━━━━━ Source material
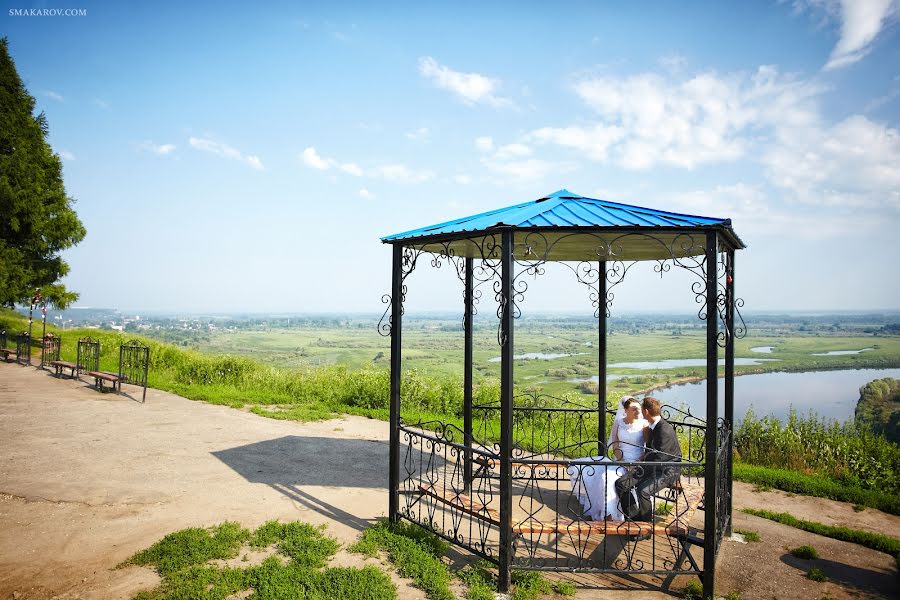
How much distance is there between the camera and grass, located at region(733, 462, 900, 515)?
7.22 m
━━━━━━━━━━
━━━━━ Source material
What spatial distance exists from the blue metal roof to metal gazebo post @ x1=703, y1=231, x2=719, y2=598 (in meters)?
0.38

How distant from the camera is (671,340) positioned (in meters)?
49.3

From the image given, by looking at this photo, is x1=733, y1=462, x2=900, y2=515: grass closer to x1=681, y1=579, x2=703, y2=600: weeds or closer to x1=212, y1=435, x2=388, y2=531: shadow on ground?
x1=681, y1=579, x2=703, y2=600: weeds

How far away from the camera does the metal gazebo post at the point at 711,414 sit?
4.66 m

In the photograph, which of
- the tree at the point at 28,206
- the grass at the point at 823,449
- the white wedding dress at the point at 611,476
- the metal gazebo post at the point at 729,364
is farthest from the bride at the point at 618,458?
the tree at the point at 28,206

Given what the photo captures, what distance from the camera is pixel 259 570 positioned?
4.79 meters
━━━━━━━━━━
━━━━━ Source material
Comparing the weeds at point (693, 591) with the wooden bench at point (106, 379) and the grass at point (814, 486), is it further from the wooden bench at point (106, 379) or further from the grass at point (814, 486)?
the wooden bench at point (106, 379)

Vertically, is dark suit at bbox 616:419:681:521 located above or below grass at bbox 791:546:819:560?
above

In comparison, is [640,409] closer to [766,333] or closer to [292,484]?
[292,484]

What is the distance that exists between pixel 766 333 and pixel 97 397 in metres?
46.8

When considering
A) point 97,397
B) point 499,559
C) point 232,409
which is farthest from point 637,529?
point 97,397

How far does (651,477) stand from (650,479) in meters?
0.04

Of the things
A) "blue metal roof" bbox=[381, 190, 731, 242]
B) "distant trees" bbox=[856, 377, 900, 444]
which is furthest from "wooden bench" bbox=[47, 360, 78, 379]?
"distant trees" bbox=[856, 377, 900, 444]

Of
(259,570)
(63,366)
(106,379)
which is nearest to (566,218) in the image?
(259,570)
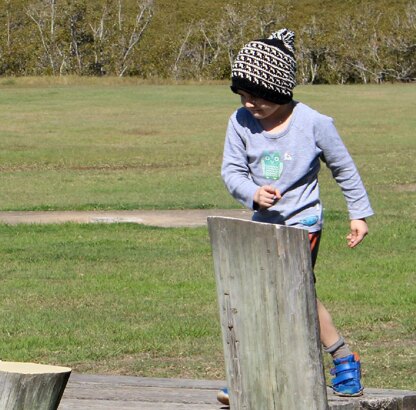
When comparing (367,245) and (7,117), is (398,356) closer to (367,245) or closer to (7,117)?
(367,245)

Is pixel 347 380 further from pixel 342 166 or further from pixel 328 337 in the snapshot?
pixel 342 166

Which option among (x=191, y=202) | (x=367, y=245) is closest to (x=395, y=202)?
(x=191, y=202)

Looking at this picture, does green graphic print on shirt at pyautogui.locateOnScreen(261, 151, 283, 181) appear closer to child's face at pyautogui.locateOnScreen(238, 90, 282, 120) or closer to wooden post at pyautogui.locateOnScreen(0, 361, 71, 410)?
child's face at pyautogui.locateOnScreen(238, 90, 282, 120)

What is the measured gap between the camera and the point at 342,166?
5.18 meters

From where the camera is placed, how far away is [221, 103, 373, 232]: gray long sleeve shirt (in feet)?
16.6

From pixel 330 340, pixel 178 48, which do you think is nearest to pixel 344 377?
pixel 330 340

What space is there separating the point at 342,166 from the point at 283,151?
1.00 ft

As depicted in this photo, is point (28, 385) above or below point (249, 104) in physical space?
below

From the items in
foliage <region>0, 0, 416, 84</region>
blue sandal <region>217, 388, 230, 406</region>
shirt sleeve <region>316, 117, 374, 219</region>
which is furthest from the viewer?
━━━━━━━━━━
### Work to be completed
Present the lines in block 2 above as a Markdown table with the columns Row and Line, starting at the line containing "How far away from" and ending after the line containing "4.79 meters". Skip blank lines, and give each remaining line its own row with a running number.

### Finished task
| Row | Line |
|---|---|
| 1 | How far away from the camera does the metal gazebo post at the point at 711,414 sit? |
| 2 | 4.66 m |
| 3 | In the photograph, which of |
| 4 | - the tree at the point at 28,206 |
| 5 | - the grass at the point at 823,449 |
| 6 | - the white wedding dress at the point at 611,476 |
| 7 | - the metal gazebo post at the point at 729,364 |
| 8 | is farthest from the bride at the point at 618,458? |
| 9 | the tree at the point at 28,206 |
| 10 | Given what the photo captures, what distance from the camera is pixel 259 570 positioned? |
| 11 | 4.79 meters |